Con el papa hostil y dañada su reputación, fue encarcelado en el Castel Sant'Angelo de Roma, de donde consiguió escapar gracias a la ayuda de los cardenales Pucci, Cornaro y el ya citado Ippolito d'Este, para los que realizó trabajos numismáticos. Aquella situación desfavorable fue la que le hizo regresar a Francia, donde el monarca se contaba entre sus admiradores después de que Ippolito d'Este le regalara en 1541 unas figuras cinceladas por Cellini que habían sido muy del gusto de Madame d'Etampes, amante del rey. Fue entonces cuando Francisco I le encargó el salero, para el que manifestó estar dispuesto a proporcionar todo el oro necesario.
Rodeado de orfebres franceses y alemanes como colaboradores, Cellini realizó en 1542 el relieve en bronce de la Ninfa de Fontainebleau y al año siguiente el deseado salero. Pero no habían acabado los problemas de su azarosa vida, pues en 1545 tuvo que abandonar apresuradamente Francia, regresando a Italia, al ser perseguido acusado de haber robado al monarca unas copas que el artista tenía intención de regalar al cardenal Ippolito d'Este.
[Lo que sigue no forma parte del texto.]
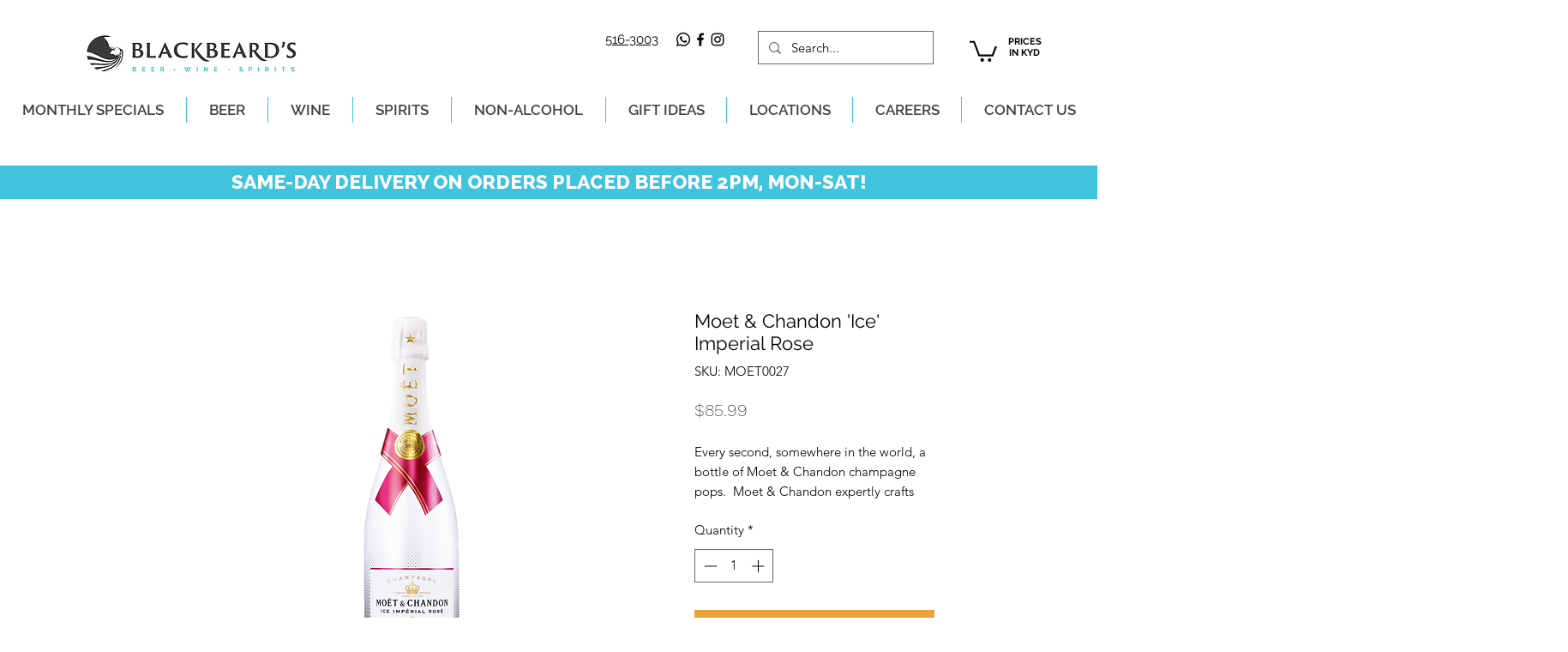

--- FILE ---
content_type: application/javascript; charset=utf-8
request_url: https://cs.iubenda.com/cookie-solution/confs/js/24408329.js
body_size: -311
content:
_iub.csRC = { hasCookiePolicy: true, hasPrivacyPolicy: true, showBranding: true, publicId: '95690dc5-6db6-11ee-8bfc-5ad8d8c564c0', floatingGroup: false };
_iub.csEnabled = true;
_iub.csPurposes = [];
_iub.csT = 0.025;
_iub.googleConsentModeV2 = true;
En Florencia continuaría trabajando bajo el mecenazgo de Cosme I de Médici, Gran Duque de Toscana.
En la corte francesa quedó uno de los objetos suntuarios que representa lo más genuino del arte manierista. Posteriormente el salero, que Cellini describe minuciosamente en su Autobiografía como una alegoría de "Terra e Mare", fue regalado por Carlos IX de Francia al archiduque Fernando II del Tirol, pasando a formar parte de la colección de arte que los Habsburgo tenían en el castillo de Ambras. En el siglo XIX sería entregado al Kunsthistorisches Museum de Viena, donde está catalogado como una de sus obras más preciadas y donde sigue dejando atónito a quien lo contempla.